No texto sobre a boa-fé objetiva, em que ano foi celebrado o contrato de plano de saúde do caso julgado?

* **Texto selecionado**
=-=-=-=-=
A terceira função básica do princípio da Boa-fé objetiva é ser limitadora do exercício, antes lícito, hoje não mais aceito, reduzindo desta forma a liberdade das partes contratantes no momento de elaborar as cláusulas contratuais.

Um caso julgado pela 7ª Câmara Civil do Tribunal de Alçada de Minas Gerais, [4] dizia respeito a um contrato de plano de saúde, sem a ocorrência de vícios do negócio jurídico, porém com uma cláusula que, livremente pactuada, não previa uma determinada intervenção cirúrgica, se a contratante viesse necessitar.

O contrato entre as partes foi celebrado em 1995, portanto, antes da Lei n.º 9.656 de 03 de junho de 1998, que regulamentou Planos de Saúde, que ampliou os direitos dos contratantes.

Prepostos do Plano de Saúde prometeram à consumidora contratante preservar-lhe de todos os males, por ocasião da assinatura do contrato. Neste caso, deve ser ressaltado que o vendedor que faz uma oferta está automaticamente vinculando seu patrão o contrato; ficando caracterizada a responsabilidade solidária entre as pessoas “empregado – patrão”.
=-=-=-=-=
* **Linhas listadas**
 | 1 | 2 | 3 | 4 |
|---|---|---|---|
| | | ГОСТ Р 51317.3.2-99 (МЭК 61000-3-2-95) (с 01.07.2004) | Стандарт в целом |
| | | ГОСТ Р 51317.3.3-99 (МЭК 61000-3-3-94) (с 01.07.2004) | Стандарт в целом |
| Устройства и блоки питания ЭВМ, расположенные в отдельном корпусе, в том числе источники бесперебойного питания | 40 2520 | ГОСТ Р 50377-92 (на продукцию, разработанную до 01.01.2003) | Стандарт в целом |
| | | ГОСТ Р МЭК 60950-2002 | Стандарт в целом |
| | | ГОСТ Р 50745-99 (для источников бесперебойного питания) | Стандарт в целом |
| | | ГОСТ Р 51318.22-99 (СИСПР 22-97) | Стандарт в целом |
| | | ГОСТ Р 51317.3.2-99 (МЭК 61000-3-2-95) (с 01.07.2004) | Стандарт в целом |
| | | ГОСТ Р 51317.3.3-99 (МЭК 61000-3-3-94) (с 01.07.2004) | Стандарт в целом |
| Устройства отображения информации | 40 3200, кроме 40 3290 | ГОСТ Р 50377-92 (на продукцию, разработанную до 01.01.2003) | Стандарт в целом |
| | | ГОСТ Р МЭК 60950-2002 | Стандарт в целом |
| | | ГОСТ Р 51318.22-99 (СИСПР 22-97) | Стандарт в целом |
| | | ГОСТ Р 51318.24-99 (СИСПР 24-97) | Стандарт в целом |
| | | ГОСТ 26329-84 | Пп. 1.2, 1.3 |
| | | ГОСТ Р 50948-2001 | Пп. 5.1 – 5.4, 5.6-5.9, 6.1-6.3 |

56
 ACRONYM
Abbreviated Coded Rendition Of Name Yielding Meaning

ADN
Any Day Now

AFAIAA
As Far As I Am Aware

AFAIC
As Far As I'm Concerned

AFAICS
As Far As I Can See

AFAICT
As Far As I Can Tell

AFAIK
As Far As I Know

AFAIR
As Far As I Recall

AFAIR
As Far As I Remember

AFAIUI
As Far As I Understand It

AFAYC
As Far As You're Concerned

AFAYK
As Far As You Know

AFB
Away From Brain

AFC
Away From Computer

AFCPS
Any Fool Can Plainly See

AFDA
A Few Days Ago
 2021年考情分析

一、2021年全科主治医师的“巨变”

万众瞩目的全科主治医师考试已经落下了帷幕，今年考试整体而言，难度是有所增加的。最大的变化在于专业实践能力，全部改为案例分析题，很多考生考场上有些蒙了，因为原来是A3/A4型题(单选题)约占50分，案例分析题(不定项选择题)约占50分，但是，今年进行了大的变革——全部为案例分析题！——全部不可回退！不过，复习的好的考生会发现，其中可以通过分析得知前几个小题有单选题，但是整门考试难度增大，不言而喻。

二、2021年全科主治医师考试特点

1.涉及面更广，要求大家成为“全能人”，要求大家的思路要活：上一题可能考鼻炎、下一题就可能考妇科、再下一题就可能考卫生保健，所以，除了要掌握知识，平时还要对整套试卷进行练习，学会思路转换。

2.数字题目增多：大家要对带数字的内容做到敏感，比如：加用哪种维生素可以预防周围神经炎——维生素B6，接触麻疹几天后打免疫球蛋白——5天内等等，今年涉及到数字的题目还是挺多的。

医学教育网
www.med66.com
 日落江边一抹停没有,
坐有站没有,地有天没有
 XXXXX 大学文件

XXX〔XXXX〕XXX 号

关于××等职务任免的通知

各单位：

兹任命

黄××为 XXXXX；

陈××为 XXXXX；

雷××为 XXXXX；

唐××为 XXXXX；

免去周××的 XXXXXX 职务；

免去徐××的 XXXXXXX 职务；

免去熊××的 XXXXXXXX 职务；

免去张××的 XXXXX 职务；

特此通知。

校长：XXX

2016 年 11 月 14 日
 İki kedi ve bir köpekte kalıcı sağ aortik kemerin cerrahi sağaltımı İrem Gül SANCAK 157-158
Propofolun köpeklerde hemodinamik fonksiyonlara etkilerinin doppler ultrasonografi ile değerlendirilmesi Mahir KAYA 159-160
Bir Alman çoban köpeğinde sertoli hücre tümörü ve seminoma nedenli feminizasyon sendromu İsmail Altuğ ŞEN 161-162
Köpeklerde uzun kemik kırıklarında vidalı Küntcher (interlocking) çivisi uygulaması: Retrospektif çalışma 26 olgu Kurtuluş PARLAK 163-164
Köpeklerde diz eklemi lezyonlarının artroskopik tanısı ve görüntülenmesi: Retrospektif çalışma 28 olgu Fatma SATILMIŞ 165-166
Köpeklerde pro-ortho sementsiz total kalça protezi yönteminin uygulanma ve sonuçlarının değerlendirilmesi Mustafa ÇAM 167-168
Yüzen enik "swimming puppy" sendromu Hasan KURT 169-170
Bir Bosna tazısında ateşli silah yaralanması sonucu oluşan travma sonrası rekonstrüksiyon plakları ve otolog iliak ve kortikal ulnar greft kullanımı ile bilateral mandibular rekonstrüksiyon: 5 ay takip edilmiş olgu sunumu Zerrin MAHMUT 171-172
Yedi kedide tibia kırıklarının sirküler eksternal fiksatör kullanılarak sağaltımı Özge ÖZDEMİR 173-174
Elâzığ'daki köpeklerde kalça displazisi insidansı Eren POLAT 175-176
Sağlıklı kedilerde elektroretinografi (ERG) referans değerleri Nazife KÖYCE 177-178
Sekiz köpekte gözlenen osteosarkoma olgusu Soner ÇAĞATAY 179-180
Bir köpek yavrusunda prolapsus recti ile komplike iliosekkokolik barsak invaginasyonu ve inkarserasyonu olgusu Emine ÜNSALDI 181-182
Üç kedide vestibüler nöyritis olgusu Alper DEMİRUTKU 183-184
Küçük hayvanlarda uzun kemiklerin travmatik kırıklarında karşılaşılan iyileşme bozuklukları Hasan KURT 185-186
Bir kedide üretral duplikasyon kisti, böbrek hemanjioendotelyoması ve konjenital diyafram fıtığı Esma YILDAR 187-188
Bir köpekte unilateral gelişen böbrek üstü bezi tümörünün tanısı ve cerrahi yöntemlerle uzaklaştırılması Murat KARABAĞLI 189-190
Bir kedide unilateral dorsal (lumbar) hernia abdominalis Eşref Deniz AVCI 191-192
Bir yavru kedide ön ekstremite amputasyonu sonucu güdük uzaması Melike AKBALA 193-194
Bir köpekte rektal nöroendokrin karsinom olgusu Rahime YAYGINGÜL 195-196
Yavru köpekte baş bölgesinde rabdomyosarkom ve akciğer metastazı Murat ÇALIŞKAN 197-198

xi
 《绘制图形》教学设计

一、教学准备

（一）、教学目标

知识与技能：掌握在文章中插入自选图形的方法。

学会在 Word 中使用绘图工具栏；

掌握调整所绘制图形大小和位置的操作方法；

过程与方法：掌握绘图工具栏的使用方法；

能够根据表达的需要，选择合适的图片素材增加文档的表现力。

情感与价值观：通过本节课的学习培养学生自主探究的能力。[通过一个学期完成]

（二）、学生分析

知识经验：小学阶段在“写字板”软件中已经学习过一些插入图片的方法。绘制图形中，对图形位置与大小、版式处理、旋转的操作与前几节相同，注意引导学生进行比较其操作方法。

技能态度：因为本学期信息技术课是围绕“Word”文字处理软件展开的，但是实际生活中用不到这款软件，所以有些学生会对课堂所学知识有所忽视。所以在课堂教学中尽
=-=-=-=-=
* **Resposta abaixo**
Em 1995.